‘ A BROKEN RAINBOW ON THE SKIES OF MAY’

By Madison Julius Cawein

A broken rainbow on the skies of May,

Touching the dripping roses and low clouds,

And in wet clouds its scattered glories lost:—

So in the sorrow of her soul the ghost

Of one great love, of iridescent ray,

Spanning the roses dim of memory,

Against the tumult of life's rushing crowds —

A broken rainbow on the skies of May.

A flashing humming-bird among the flowers,

Deep-coloured blooms; its slender tongue and bill

Sucking the syrups and the calyxed myrrhs,

Till, being full of sweets, away it whirrs:—

Such was his love that won her heart's rich bowers

To give to him their all, their honied showers,

The bloom from which he drank his body's fill —

A flashing humming-bird among the flowers.
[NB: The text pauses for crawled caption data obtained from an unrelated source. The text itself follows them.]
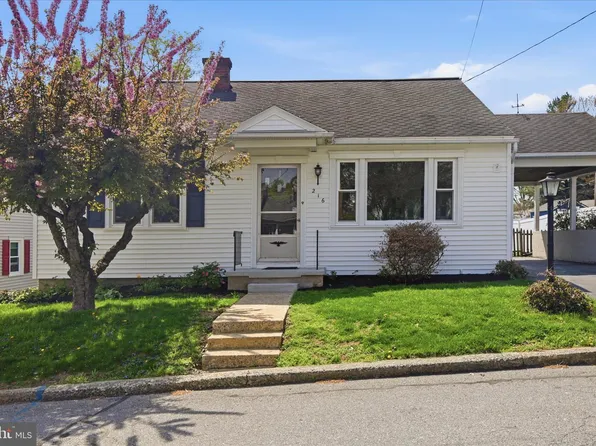 216 N Pitt St, Manheim, PA 17545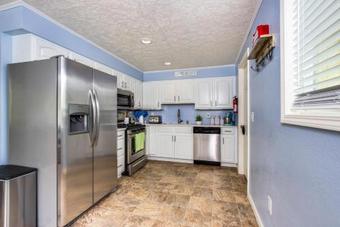 Bright Beach Town Bungalow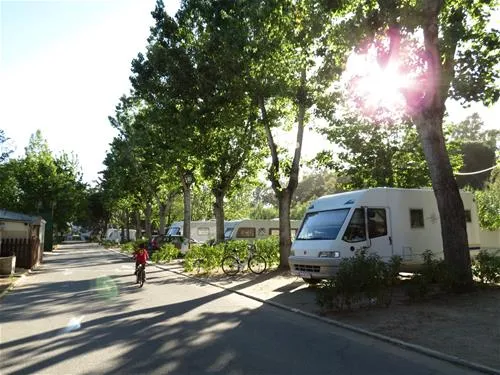camping-caravaning-marbella-playa-marbella-voz85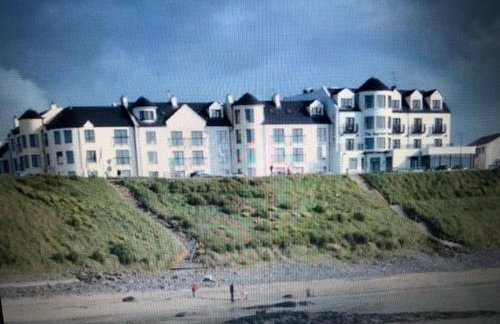 Beach Front Apt Portballintrae , Bushmills close to Royal Portrush Golf Club - Foto 1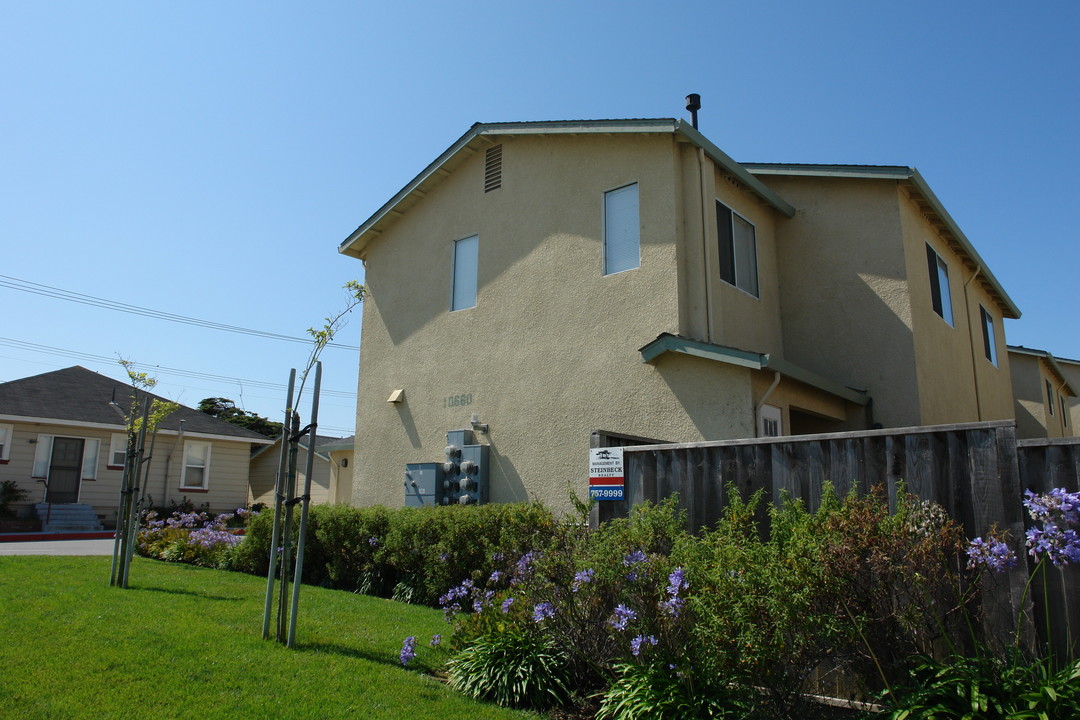 10660 Mcdougall St in Castroville, CA - Building Photo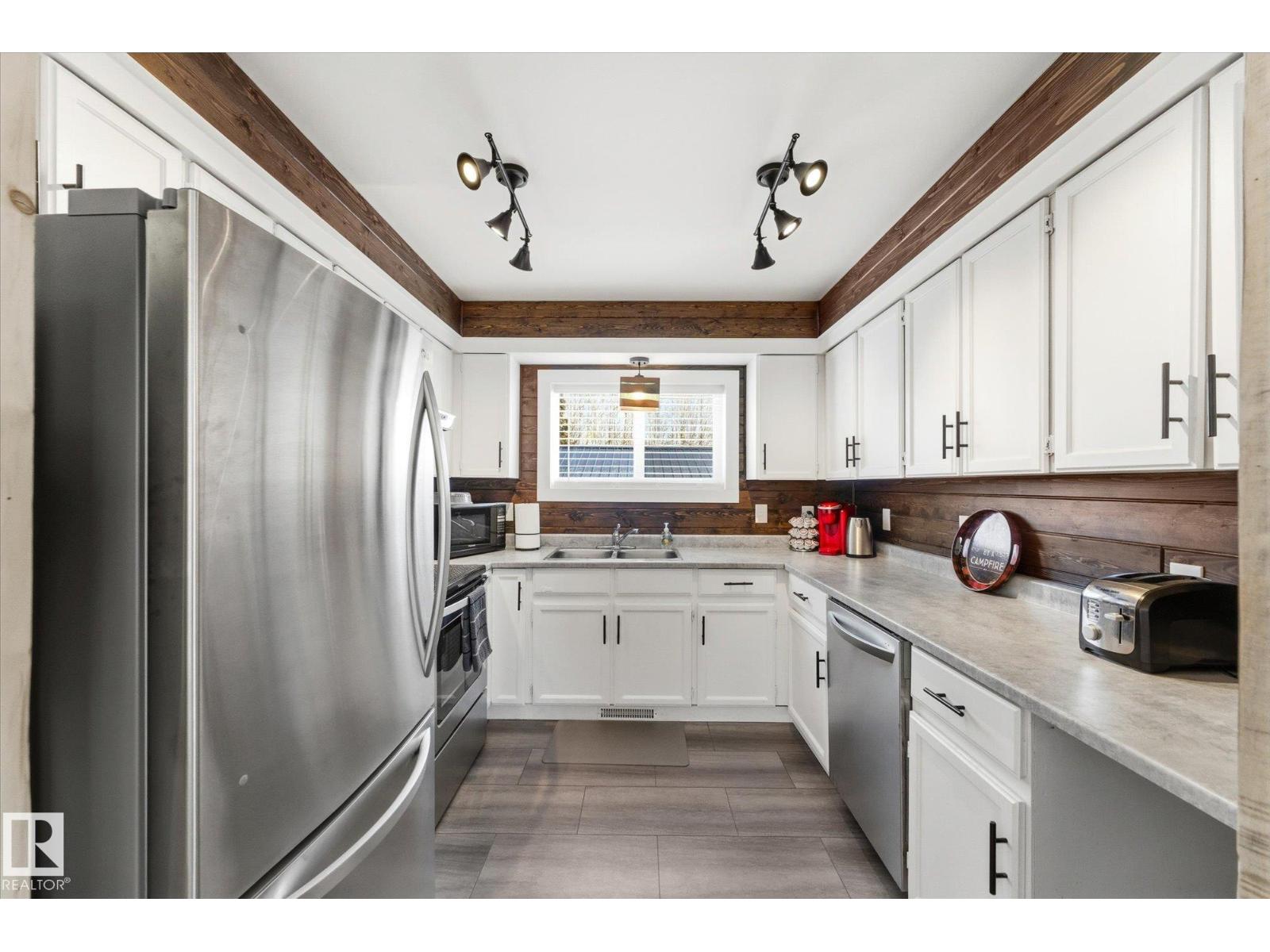 75 Lakeview Av South View - 22
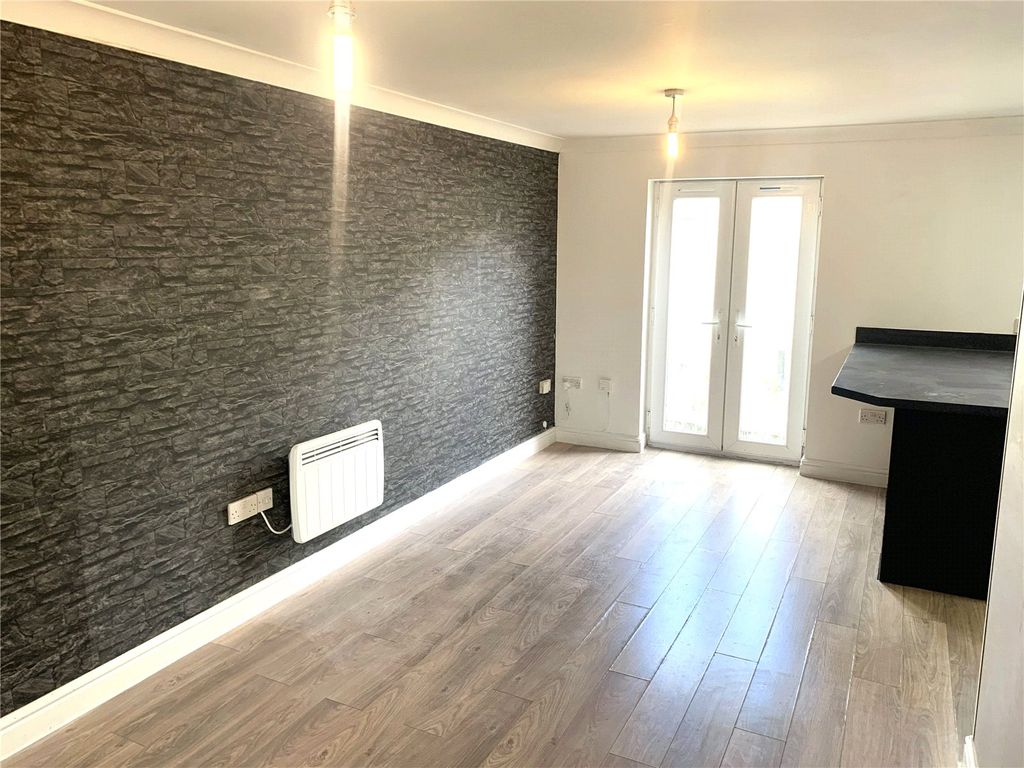 Property photo 3 of 7 Picture No. 05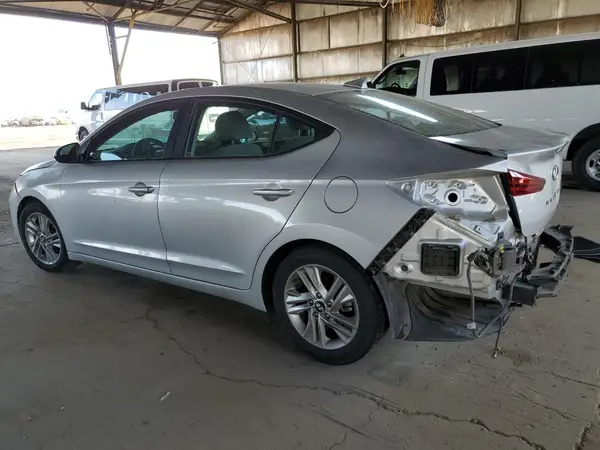 KMHD84LF6KU746140 2019 HYUNDAI ELANTRA - Image 2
A moon, moth-white, that through long mists of fleece

Moves amber-girt into a bulk of black,

And, lost to vision, rims the black with froth:—

A love that swept its moon, like some great moth,

Across the heaven of her soul's young peace;

And, smoothly passing, in the clouds did cease

Of time, through which its burning light comes back —

A moon, moth-white, that moves through mists of fleece.

A bolt of living thunder downward hurled,

Momental blazing from the piled-up storm,

That instants out the mountains and the ocean,

The towering crag, then blots the sight's commotion:—

Love, love that swiftly coming bared the world,

The deeps of life,‘ round which fate's clouds are curled,

And, ceasing, left all night and black alarm —

A bolt of living thunder downward hurled.